> _WHAT YOU HAVE TO DO_:
Copy the material from the line with "Based on what" to the line with "Answer: the point", changing every "brown boot" to "leather boot" and leaving everything else as it is.

>> START

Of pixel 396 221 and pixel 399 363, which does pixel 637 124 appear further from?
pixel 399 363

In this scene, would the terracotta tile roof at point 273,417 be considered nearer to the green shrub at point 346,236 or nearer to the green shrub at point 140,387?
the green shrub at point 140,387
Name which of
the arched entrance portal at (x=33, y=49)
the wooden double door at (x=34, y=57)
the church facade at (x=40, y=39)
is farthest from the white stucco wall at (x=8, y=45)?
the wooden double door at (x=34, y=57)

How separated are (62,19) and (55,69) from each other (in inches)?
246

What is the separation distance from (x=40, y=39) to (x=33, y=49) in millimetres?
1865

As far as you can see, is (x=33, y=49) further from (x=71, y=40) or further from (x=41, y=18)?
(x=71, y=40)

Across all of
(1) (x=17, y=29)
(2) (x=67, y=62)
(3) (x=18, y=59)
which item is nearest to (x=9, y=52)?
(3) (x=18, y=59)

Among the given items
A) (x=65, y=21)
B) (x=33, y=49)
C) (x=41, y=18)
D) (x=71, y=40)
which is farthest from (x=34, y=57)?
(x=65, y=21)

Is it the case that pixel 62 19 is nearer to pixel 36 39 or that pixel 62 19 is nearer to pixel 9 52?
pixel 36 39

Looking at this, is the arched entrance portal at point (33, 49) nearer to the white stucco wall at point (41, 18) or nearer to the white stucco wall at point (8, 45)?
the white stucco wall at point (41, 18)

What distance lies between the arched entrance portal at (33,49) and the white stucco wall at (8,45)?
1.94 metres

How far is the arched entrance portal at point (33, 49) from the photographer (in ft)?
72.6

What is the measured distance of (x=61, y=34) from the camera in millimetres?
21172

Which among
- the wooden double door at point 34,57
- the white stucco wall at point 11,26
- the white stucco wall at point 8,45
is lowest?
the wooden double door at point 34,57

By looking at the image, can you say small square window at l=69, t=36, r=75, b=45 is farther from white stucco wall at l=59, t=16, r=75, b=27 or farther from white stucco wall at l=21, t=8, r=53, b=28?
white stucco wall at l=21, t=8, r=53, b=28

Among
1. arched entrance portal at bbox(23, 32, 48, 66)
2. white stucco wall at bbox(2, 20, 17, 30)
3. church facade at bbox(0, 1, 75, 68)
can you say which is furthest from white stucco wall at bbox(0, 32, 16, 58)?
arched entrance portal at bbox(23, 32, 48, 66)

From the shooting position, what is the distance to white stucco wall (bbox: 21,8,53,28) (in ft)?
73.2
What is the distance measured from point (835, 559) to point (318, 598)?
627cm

>> END
>> START

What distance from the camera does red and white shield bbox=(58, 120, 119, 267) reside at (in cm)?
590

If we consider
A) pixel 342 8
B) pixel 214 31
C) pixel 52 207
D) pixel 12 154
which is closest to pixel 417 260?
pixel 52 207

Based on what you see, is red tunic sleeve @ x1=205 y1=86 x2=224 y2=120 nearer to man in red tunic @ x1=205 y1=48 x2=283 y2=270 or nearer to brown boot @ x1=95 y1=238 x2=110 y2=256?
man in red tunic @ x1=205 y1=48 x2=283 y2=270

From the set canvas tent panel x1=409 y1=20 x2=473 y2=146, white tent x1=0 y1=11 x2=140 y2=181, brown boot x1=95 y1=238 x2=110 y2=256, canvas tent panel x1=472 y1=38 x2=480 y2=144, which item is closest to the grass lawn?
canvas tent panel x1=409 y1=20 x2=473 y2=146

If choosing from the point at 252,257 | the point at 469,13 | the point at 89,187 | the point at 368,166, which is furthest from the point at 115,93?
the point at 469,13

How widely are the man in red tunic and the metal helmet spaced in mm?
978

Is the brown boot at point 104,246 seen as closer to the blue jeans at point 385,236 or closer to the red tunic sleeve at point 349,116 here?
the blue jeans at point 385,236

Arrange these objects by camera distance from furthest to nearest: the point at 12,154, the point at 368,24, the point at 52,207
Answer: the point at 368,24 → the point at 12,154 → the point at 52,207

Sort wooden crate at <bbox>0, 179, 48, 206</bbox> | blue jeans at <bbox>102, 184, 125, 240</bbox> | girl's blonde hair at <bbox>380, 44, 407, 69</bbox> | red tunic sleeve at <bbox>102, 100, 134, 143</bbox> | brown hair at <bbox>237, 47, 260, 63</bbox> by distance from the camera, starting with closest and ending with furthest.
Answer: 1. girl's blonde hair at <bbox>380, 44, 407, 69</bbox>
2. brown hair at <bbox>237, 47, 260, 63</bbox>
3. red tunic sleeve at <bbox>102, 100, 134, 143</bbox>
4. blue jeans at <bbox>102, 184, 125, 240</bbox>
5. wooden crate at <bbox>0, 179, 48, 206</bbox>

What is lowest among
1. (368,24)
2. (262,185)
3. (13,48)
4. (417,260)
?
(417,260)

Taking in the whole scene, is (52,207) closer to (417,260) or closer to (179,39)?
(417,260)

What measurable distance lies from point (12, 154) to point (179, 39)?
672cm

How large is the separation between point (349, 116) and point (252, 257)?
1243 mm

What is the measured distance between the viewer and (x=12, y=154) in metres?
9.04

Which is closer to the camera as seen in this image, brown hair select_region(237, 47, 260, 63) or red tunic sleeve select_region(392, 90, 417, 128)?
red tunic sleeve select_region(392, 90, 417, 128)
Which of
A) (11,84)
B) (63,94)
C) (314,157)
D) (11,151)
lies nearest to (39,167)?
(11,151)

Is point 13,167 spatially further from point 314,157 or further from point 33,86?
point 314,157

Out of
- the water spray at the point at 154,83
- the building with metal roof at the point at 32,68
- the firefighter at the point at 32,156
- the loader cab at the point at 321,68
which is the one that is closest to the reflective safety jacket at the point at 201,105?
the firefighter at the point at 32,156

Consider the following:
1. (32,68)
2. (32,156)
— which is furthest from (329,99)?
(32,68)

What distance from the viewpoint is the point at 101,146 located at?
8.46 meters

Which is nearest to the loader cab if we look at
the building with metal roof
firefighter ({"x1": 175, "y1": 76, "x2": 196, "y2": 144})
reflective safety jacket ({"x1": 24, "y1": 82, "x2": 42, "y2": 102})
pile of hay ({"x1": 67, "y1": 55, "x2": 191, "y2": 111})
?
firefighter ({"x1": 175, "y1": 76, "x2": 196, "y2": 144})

>> END
>> START

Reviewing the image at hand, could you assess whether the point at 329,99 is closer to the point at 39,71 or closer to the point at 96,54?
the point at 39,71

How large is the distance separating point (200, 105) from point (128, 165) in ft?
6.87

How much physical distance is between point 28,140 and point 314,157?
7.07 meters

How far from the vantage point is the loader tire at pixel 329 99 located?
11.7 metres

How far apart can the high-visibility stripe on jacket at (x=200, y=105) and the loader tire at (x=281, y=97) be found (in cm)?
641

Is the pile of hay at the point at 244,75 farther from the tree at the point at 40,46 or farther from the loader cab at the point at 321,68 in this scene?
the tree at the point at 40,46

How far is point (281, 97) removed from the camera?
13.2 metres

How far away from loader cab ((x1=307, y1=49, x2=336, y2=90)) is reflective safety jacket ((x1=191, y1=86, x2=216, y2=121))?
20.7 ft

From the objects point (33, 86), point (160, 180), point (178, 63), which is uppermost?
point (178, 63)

>> END

> _RESULT_:
Based on what you see, is red tunic sleeve @ x1=205 y1=86 x2=224 y2=120 nearer to man in red tunic @ x1=205 y1=48 x2=283 y2=270 or nearer to leather boot @ x1=95 y1=238 x2=110 y2=256?
man in red tunic @ x1=205 y1=48 x2=283 y2=270

From the set canvas tent panel x1=409 y1=20 x2=473 y2=146, white tent x1=0 y1=11 x2=140 y2=181, leather boot x1=95 y1=238 x2=110 y2=256, canvas tent panel x1=472 y1=38 x2=480 y2=144, which item is closest to the grass lawn?
canvas tent panel x1=409 y1=20 x2=473 y2=146

If choosing from the point at 252,257 | the point at 469,13 | the point at 89,187 | the point at 368,166, which is furthest from the point at 115,93?
the point at 469,13

How widely are the man in red tunic and the metal helmet spaced in mm?
978

Is the leather boot at point 104,246 seen as closer to the blue jeans at point 385,236 or closer to the red tunic sleeve at point 349,116 here?
the blue jeans at point 385,236

Arrange these objects by camera distance from furthest to nearest: the point at 12,154, the point at 368,24, the point at 52,207
Answer: the point at 368,24 → the point at 12,154 → the point at 52,207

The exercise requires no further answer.